LawyersandSettlements (LAS) interviewed Mr. Kennedy about the gas leak, the potential danger to residents and how damages might be assessed.
LAS: The Porter Ranch gas leak has been compared to the BP Oil Spill in the gulf - do you think the long-term effects of this are just as disastrous?
Robert Kennedy Jr: No, I think the BP oil spill will be recorded by history as more catastrophic because so many people relied on the gulf for their livelihood, from fishers to the tourist industry. It had a huge environmental, economic and cultural impact. However, this crisis has many similarities. I drive into Porter Ranch and nearby communities and they are empty, so these problems are similar to the gulf - there are no customers.
LAS: According to estimates, 100,000 pounds of methane are spewing from the leak every hour, but public officials and SoCal Gas say it isn’t dangerous.

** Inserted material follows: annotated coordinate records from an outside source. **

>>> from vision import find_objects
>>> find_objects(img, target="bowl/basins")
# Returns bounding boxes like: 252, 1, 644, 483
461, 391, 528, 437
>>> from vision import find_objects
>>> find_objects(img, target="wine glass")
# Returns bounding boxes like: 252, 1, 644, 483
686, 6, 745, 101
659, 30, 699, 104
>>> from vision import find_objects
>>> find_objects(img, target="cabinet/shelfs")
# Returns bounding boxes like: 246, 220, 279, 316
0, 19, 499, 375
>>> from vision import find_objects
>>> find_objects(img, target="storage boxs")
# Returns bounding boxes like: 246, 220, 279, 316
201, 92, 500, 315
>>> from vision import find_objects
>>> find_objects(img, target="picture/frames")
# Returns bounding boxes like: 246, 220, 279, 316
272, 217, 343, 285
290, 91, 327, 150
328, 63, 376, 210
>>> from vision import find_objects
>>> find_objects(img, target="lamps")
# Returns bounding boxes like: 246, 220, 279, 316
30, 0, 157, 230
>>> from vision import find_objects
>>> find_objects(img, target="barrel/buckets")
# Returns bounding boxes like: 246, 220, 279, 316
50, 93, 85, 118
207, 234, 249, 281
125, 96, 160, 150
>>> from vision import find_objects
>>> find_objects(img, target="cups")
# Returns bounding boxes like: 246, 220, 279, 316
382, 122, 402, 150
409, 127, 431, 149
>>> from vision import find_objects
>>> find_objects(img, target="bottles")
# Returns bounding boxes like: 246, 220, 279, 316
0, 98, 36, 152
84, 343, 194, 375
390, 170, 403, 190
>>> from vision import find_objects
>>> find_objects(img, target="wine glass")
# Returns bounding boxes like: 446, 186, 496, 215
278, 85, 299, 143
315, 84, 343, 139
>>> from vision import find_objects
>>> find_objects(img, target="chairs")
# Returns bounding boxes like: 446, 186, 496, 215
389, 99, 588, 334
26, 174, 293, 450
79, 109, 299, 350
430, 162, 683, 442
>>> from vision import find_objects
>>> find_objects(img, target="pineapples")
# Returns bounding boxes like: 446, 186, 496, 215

Robert Kennedy Jr: Public officials and the gas industry have a tricky and deceptive way of saying things. Methane itself is not dangerous for you, but is dangerous to global warming. Methane is 84 times more potent than carbon dioxide. And methane is an indicator that other gases are involved, including radon and benzene, both carcinogenic and very dangerous. For instance, radon is known to cause lung cancer.
LAS: Clearly SoCal Gas needs to be held accountable, but what kind of damages can victims expect?
Robert Kennedy Jr: This disaster will affect property values and tax revenues, businesses, and many more financial losses. And of course, health issues.
LAS: How can property damage be determined?
Robert Kennedy Jr: Property damage is the easiest issue to resolve. The real estate industry has algorithms to get precise values for losses. Most homes here are valued at over $1 million. Say a property owner takes out a mortgage for $800K. Most homeowners would be lucky to sell their property for $500K - there aren’t any buyers.
As for the radius of people affected, that can be measured by collection stations at different radii downwind. Different communities will need to report those affected. But in California, you aren’t forced to report.
LAS: You want the governor to declare a state of emergency. Why didn’t this happen when the spill was first discovered?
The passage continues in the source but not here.